A verdict has been returned in the trial referred to by most media as ‘the Kathua case’, a regrettable tag which has a way of distancing us from 8-year-old Asifa Bano who was kidnapped, held hostage in a Hindu temple, sedated for four days, repeatedly gang raped by grown men, & then bludgeoned to death. The chief priest of the temple where the crimes were committed, a police officer, & another lowlife were sentenced to life in prison for criminal conspiracy, murder, kidnapping, gang rape, destruction of evidence, & drugging the little girl. Three other defendants, all police officers, were convicted for destruction of evidence in the crime & sentenced to five-years although they were accused of involvement in planning the crimes. A seventh defendant who is a juvenile was acquitted although he was also accused of rape & murder.

Asifa’s parents Muhammad Yusuf Pujwala & Naseema Bibi are members of a religiously Muslim oppressed caste living in Hindu-majority Jammu.
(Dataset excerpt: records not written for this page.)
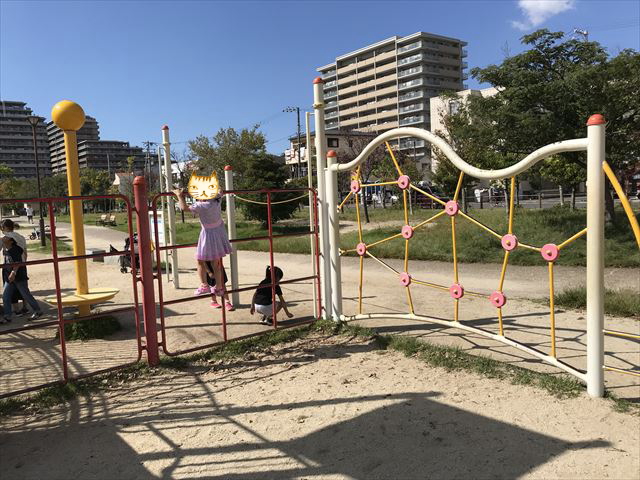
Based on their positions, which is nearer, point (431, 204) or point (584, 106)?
point (584, 106)

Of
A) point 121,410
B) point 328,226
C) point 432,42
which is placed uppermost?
point 432,42

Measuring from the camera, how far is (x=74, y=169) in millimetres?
6047

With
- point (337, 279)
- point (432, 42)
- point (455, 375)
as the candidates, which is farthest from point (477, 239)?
point (432, 42)

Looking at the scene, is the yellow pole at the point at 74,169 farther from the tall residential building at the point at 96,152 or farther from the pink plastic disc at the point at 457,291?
the tall residential building at the point at 96,152

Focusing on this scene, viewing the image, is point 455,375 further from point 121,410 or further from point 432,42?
point 432,42

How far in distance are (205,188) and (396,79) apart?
274 ft

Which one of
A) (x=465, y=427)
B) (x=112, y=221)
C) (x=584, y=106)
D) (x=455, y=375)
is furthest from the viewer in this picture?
(x=112, y=221)

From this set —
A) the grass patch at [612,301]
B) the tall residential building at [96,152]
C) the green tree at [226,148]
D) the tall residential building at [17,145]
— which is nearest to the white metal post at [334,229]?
the grass patch at [612,301]

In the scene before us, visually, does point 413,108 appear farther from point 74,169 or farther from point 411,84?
point 74,169

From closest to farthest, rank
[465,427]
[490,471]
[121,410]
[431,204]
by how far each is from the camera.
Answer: [490,471] < [465,427] < [121,410] < [431,204]

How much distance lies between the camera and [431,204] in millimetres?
31047

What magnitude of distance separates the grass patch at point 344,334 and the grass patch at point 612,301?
2.55 m

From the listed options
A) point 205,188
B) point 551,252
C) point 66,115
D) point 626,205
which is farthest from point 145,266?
point 626,205

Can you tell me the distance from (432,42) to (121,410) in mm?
87091
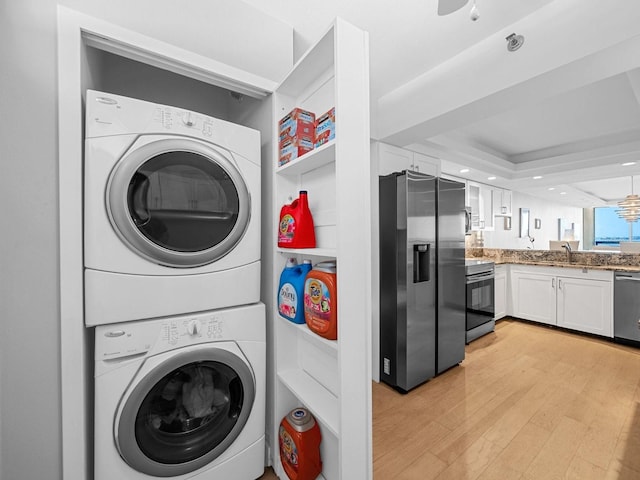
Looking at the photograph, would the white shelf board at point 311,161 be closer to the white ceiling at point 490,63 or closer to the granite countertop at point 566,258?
the white ceiling at point 490,63

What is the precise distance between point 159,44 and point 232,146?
0.49 metres

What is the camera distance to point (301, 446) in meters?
1.27

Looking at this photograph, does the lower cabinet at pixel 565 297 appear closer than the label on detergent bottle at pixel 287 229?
No

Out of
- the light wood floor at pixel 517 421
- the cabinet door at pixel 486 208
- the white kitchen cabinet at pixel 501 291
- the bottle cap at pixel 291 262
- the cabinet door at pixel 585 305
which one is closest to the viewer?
the bottle cap at pixel 291 262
This savage crime against little Asifa was a deeply personal violation of her humanity but it was also a political crime involving gender, ethnic, religious, caste, & class oppression in the same way as the lynchings of Blacks in the US South were personal & political oppression. The family & community have not received even the semblance of justice in this verdict.

Many are expressing outrage over the verdict & the defense will be appealing the verdicts because the brutes were not sentenced to death. All seven should certainly be sentenced to life in prison without the possibility of parole but even in the case of such unspeakable violence against a child, the death penalty remains a weapon of the oppressors & not a suitable form of justice for the oppressed. There is no possible justice for the monstrous crimes committed against this little girl or for her family & community. Bloodlust doesn’t cut it. To address justice, we must commit ourselves to active solidarity with the struggles against gender, ethnic, religious, caste, & class oppression, & to the struggles against Hindutva nationalism & the military occupation of Jammu & Kashmir.

May little Asifa Rest In Peace although justice is not yet forthcoming.